** Opening TASK INPUTS block **

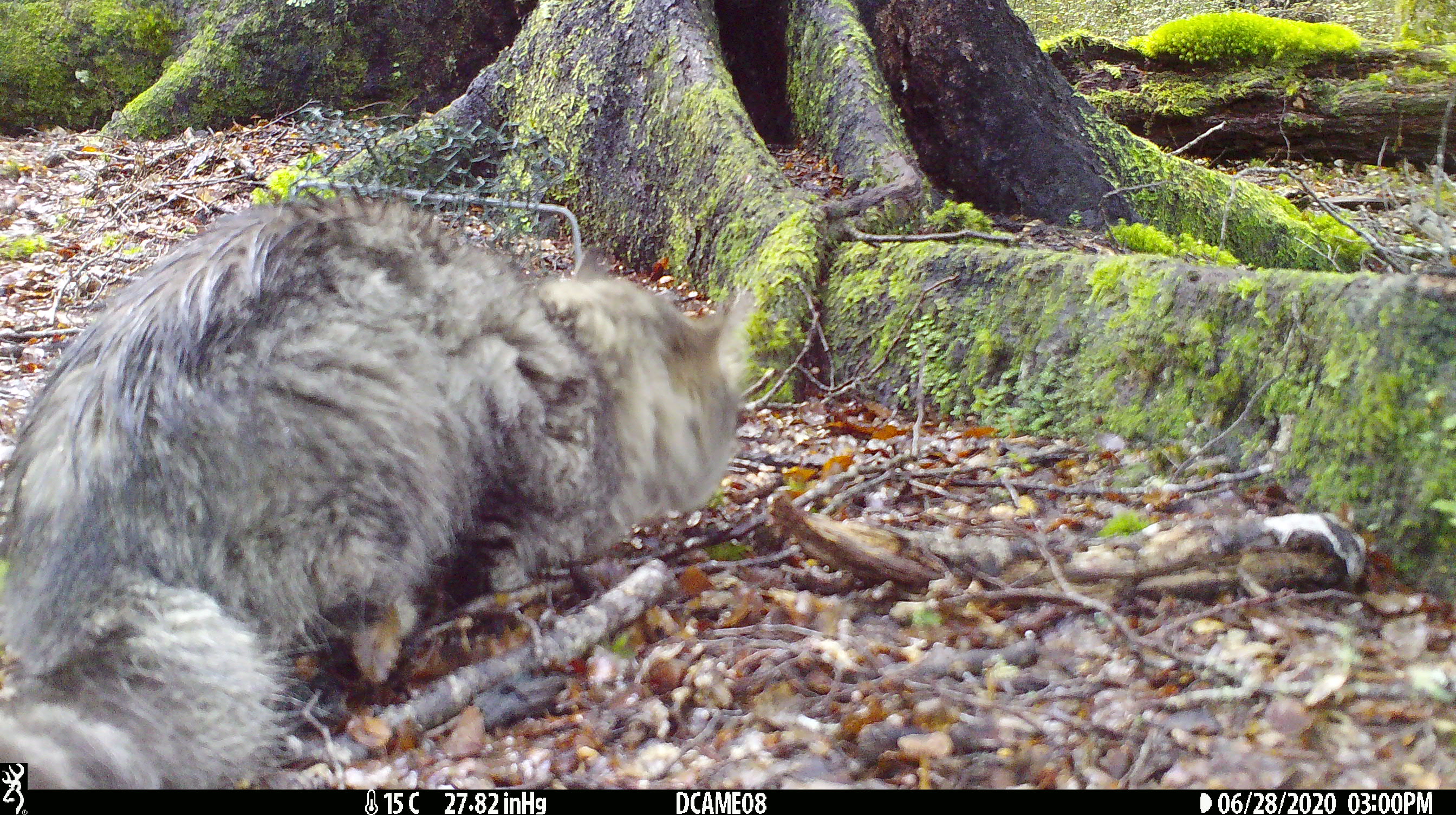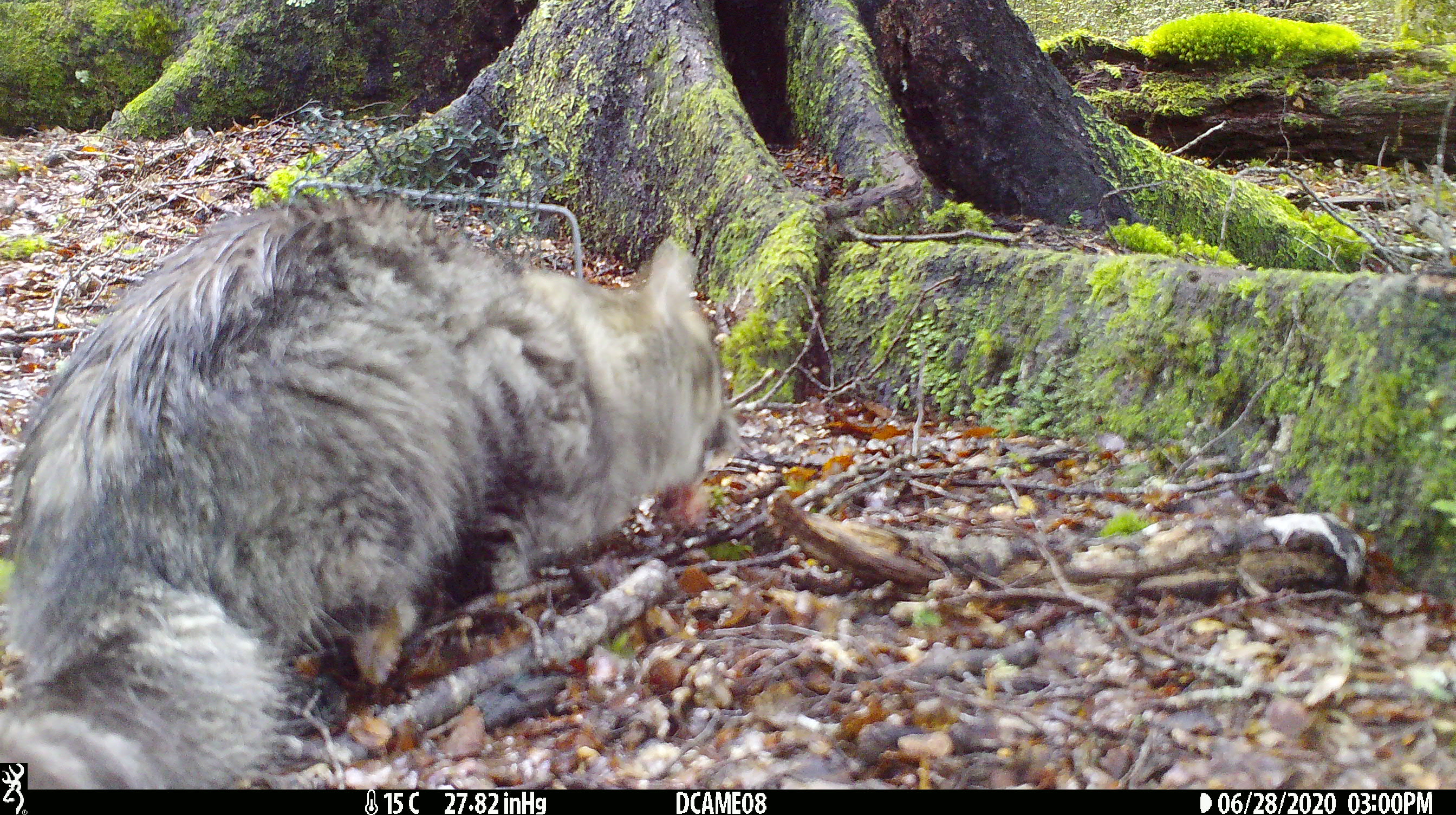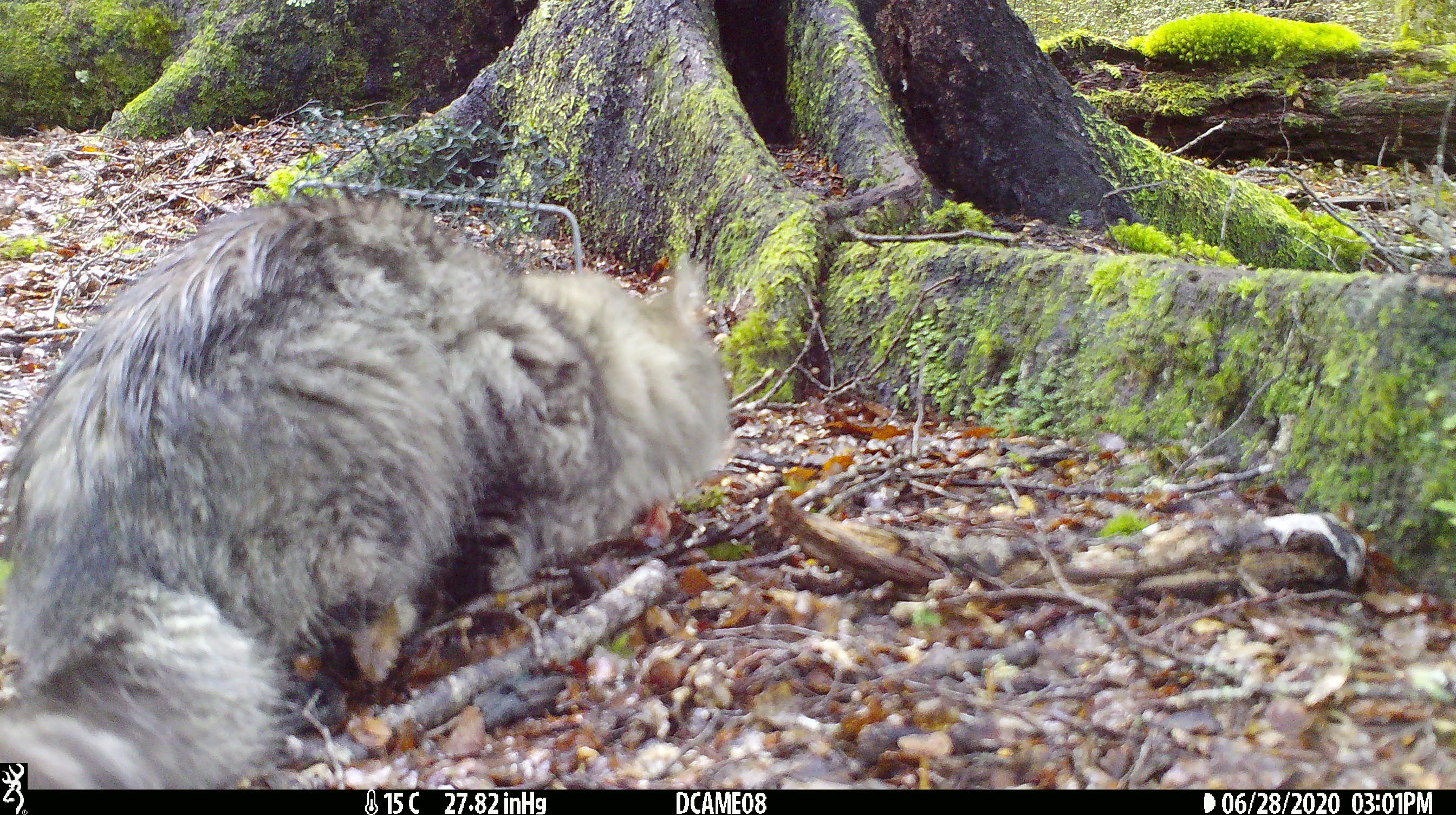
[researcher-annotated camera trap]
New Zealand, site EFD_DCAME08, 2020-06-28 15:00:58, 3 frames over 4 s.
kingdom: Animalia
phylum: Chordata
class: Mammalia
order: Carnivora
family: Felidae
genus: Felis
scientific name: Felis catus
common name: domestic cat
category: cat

** Closing TASK INPUTS block **

**PROBLEM STATEMENT:**
Set down all of the entries exactly. Leave the pictures out.

**OUTPUT BELOW:**
[researcher-annotated camera trap]
New Zealand, site EFD_DCAME08, 2020-06-28 15:00:58, 3 frames over 4 s.
kingdom: Animalia
phylum: Chordata
class: Mammalia
order: Carnivora
family: Felidae
genus: Felis
scientific name: Felis catus
common name: domestic cat
category: cat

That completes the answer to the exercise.